Indeed it seems like in the days of the Talmud public domains were quite common such that the rabbis of the time instituted many, many rules to prevent accidental violation. But on the other hand everything we know about history suggests their populations and urban areas were much smaller than modern ones.
Without getting too detailed, there are a few different broad approaches one could take to resolve this contradiction.
Modern cities have many more walls and fences than classical towns would have had. All the extra boundaries somehow formally divide the area up and define it as private despite its large population. (I'd call this a "Chazon Ish" position.)
The paradigmatic public domain is not actually a busy urban area but rather the open lawless rural wild. The extra rabbinic fences are not there to cover accidentally carrying in the city but rather to cover living in the city and forgetting that carrying outside the city is a problem. (I'd call this a "Rambam" position.)
Historians are heretics and the metropoles back then were actually bigger than current ones with fantastically busy thoroughfares. (I'll decline to assign the position to anyone.)

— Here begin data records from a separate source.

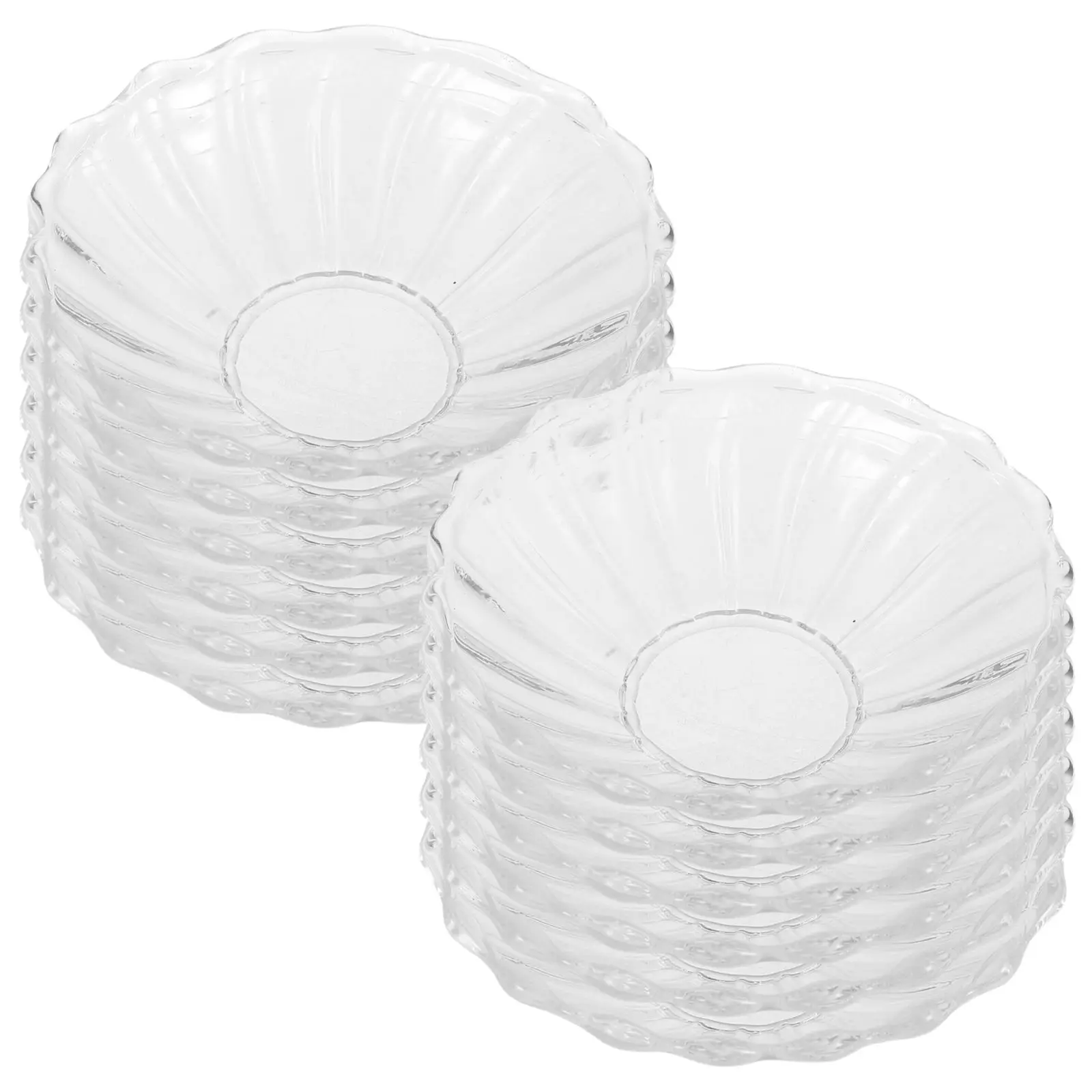 

12 Pcs Drop Protector Holder Plate Candlestick Window Holders Glass Votive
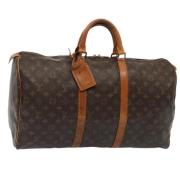 Pre-owned Canvas travel-bags Louis Vuitton Vintage , Brown , Heren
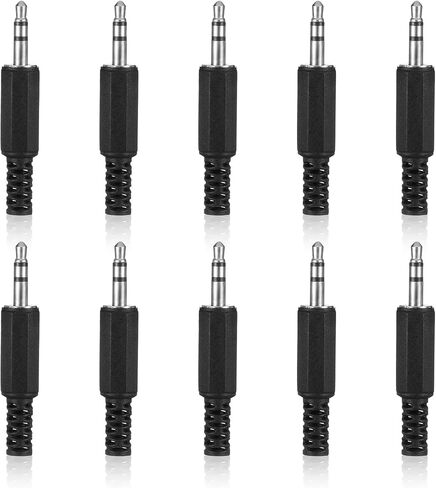 10pcs 3.5mm استبدال الإصلاح المكونات TRS 3 قطب استريو سدادات محول 1/8 "محولات جاك الأذنين جاك trs mono mal in Saudi Arabia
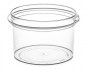 Verzegelbare Slimline TP beker / pot / bak met diameter 95 mm. en inhoud 280 ml.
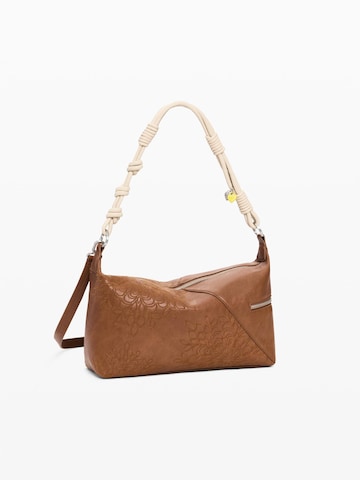 Desigual Наплечная сумка в Коричневый
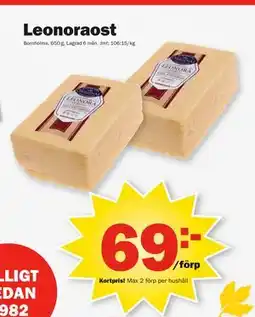 Pekås Leonoraost, Medlemspris erbjuda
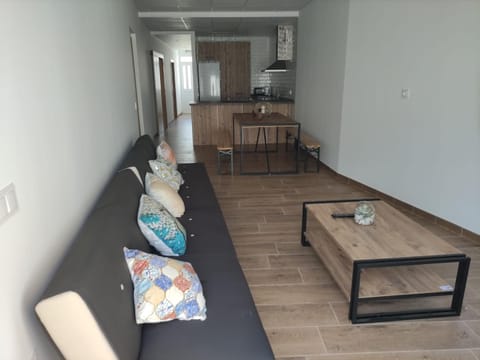 Kitchen or kitchenette, Living room, Dining area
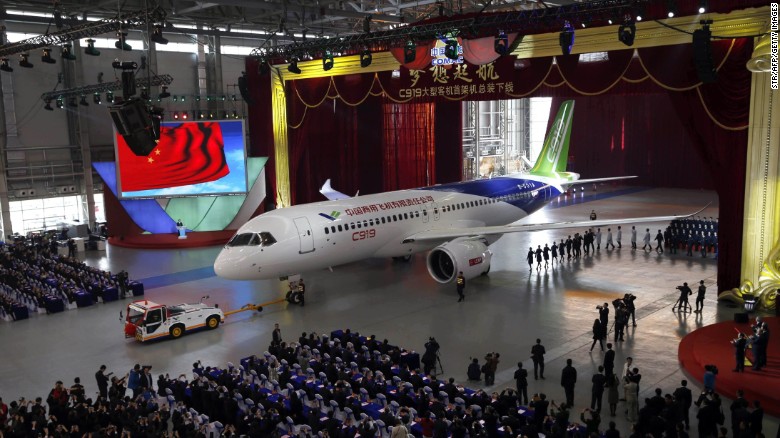 China to take on Boeing, Airbus with homegrown C919 passenger jet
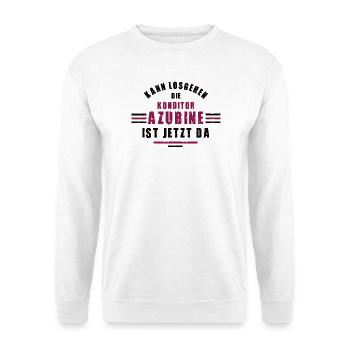Trainee pastry chef apprenticeship training pastry chef - Unisex Sweatshirt - white - Front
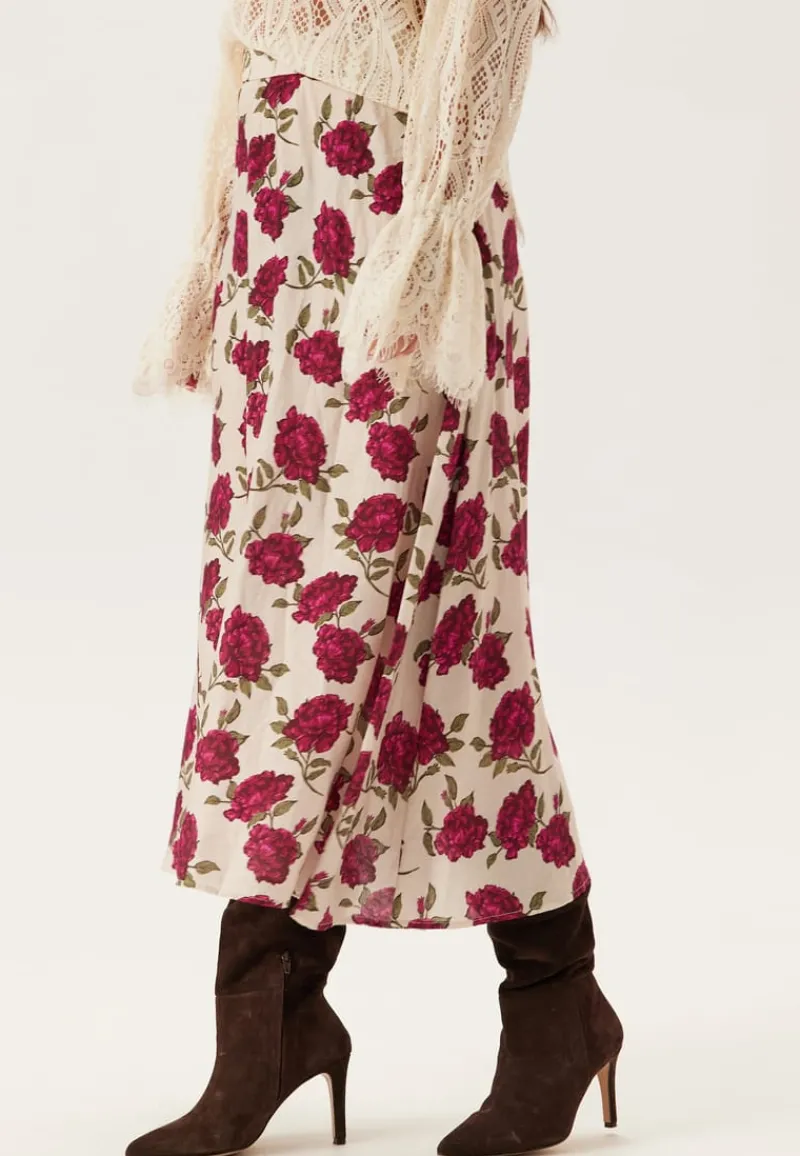 Emelie Olson X Bubbleroom Printed Midi Skirt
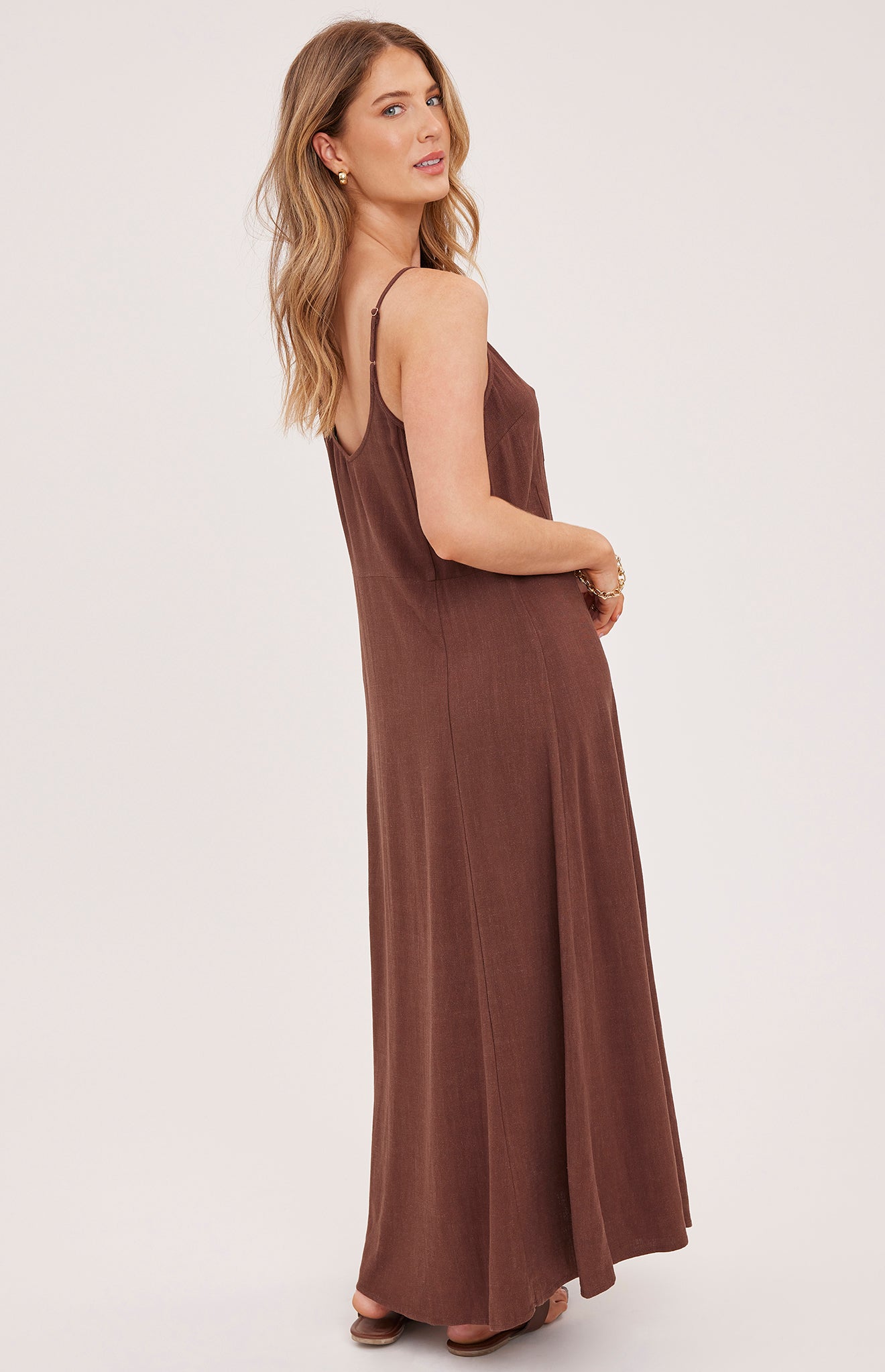 GENTLE FAWN VIRGINIA MAXI DRESS - ESPRESSO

There are actually lots of public domains nowadays and most city eruvin are unfortunately invalid (albeit perhaps only rabbinically so). You say "throughout contemporary halachah" but there is no shortage of recent great rabbis who did not carry in most modern eruvin, and the widespread lenient practice is easily attributable to the obvious difficulty in following this position. Note too, there isn't really any particularly old tradition for being lenient in modern size cities since they didn't exist only about a century ago. (Let's call this a "Brisker" position.)